The Wheatland High football team is the latest example of a program returning from home isolation back onto the gridiron for some semblance of normalcy during a time when uncertainty seems to grab many daily headlines.
Pirates head coach Larry Hulen said although it’s good to be back into a routine of offseason spring activity – albeit a little later than usual – the team’s regimen is limited due to the ongoing public health crisis surrounding COVID-19.
“Yuba County’s (health) guidelines are essentially copied into practice,” Hulen said. “We’re on the field, but we don’t run plays.
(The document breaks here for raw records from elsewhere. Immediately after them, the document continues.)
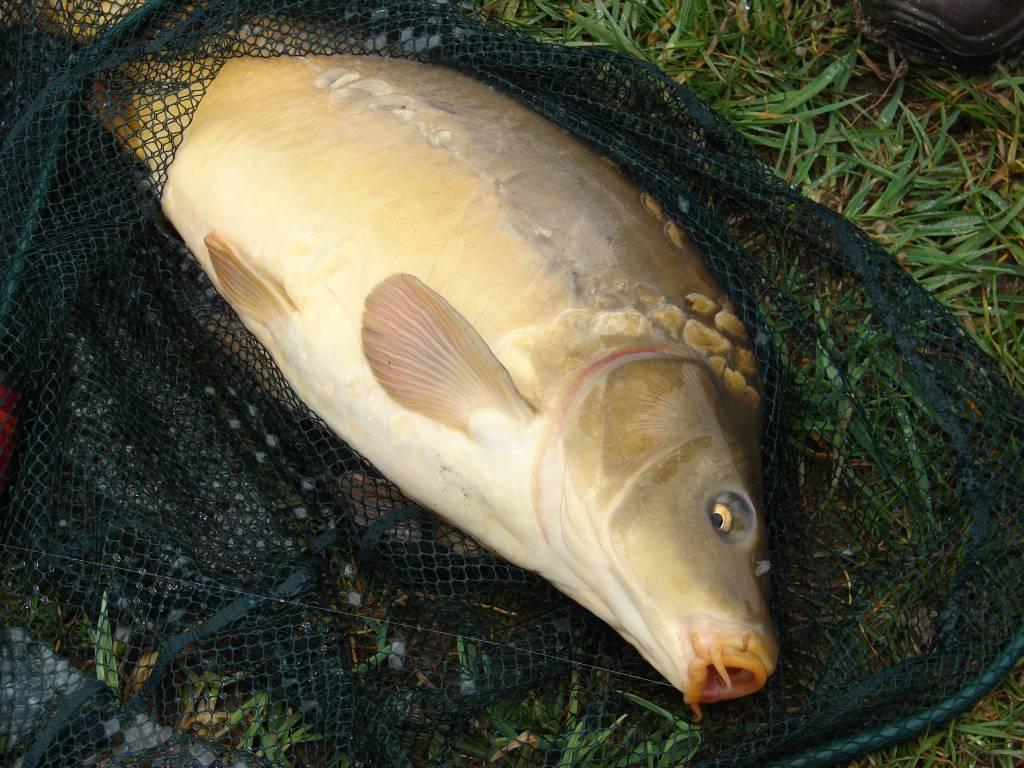 New & used carp fishing tackle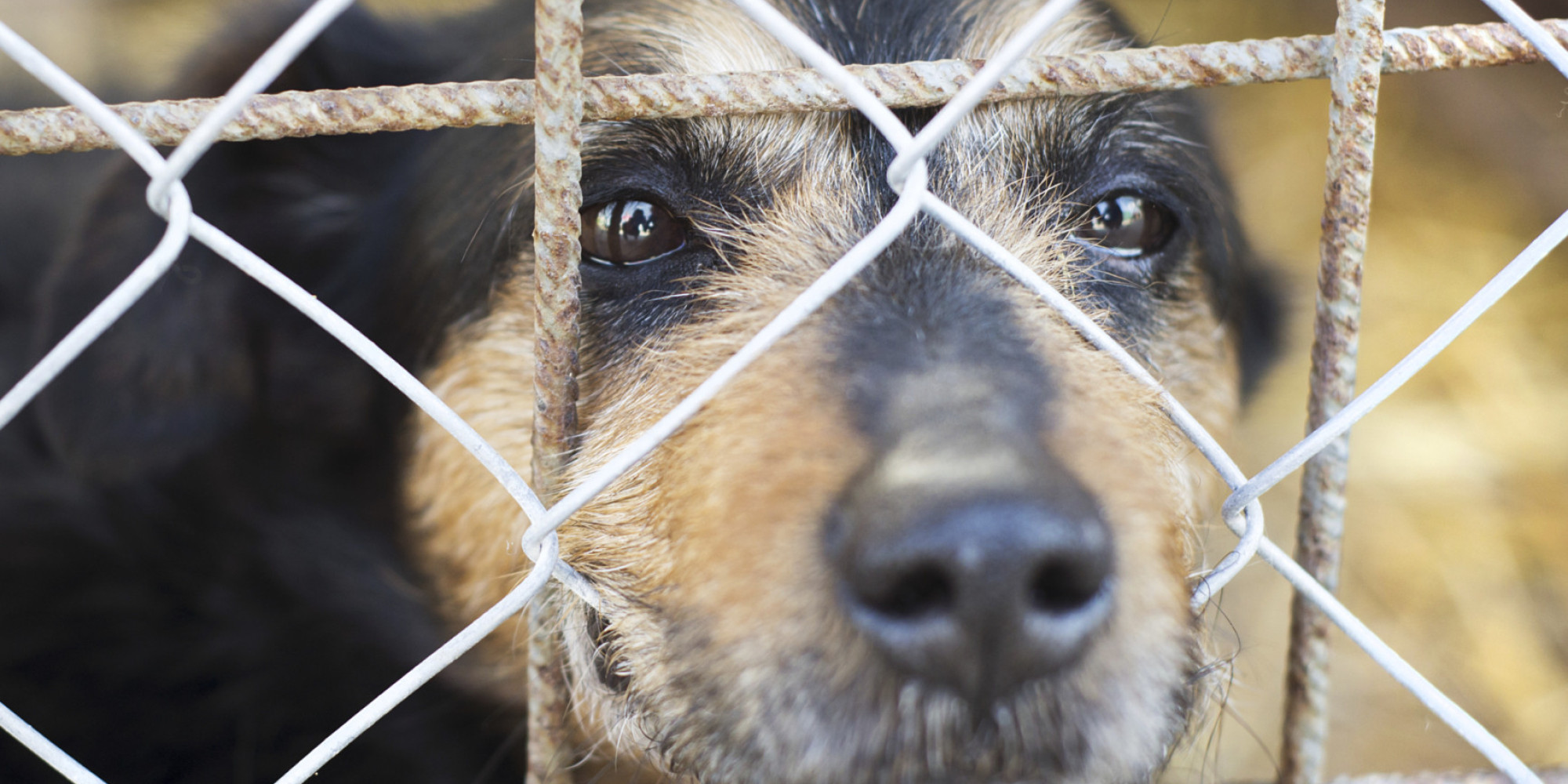 peta euthanized a lot of animals at its shelter in 2014 and no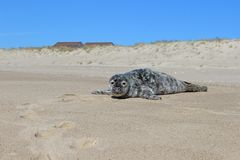 Grey and white harbor seal pup sunning on sandy coastal ocean beach stock photos
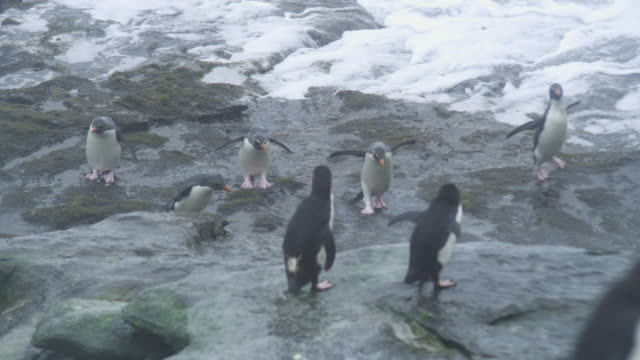 group of rockhopper penguins hop to camera across shoreline rocks and are engulfed in surf - gruppo medio di animali video stock e b–roll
Most of the field work is conditioning.”
The conditioning is limited to groups of 10 spread out – nine players and one coach – with temperature checks before anybody steps on the field, Hulen said. There’s also 20 seconds of hand washing required, in addition to a COVID questionnaire delivered by an area nurse that Hulen said must be followed daily.
Hulen said the questions all pertain to the virus as a way to screen each of the players and coaches before each workout.
“The (county) guidelines said only to screen so it was up to our discretion how to screen them,” Hulen said.
Hulen also helped implement a form of contact tracing as a way to trace daily movements of his players if any should contract COVID down the line.
“We’re doing the best we can with what they allow us to do,” said Hulen, whose team finished 6-5 last year, falling in the quarterfinals of the Northern Section Division III playoffs to West Valley. “We needed to get them off the couch and moving. They’re 16 and were not doing anything. It’s good to get them around other humans in the safest environment possible.”
Hulen called this one of the initial steps to reopening, with any subsequent movements dictated in part by Wheatland Unified School District.
“As restrictions loosen we’ll able to open up,” he said.
The morning routine is strictly workout conditioning; the players learn the playbook in the evenings via a tele-conference meeting, Hulen said.
“We’re doing as much as we can within the legal guidelines and keeping kids safe,” he said.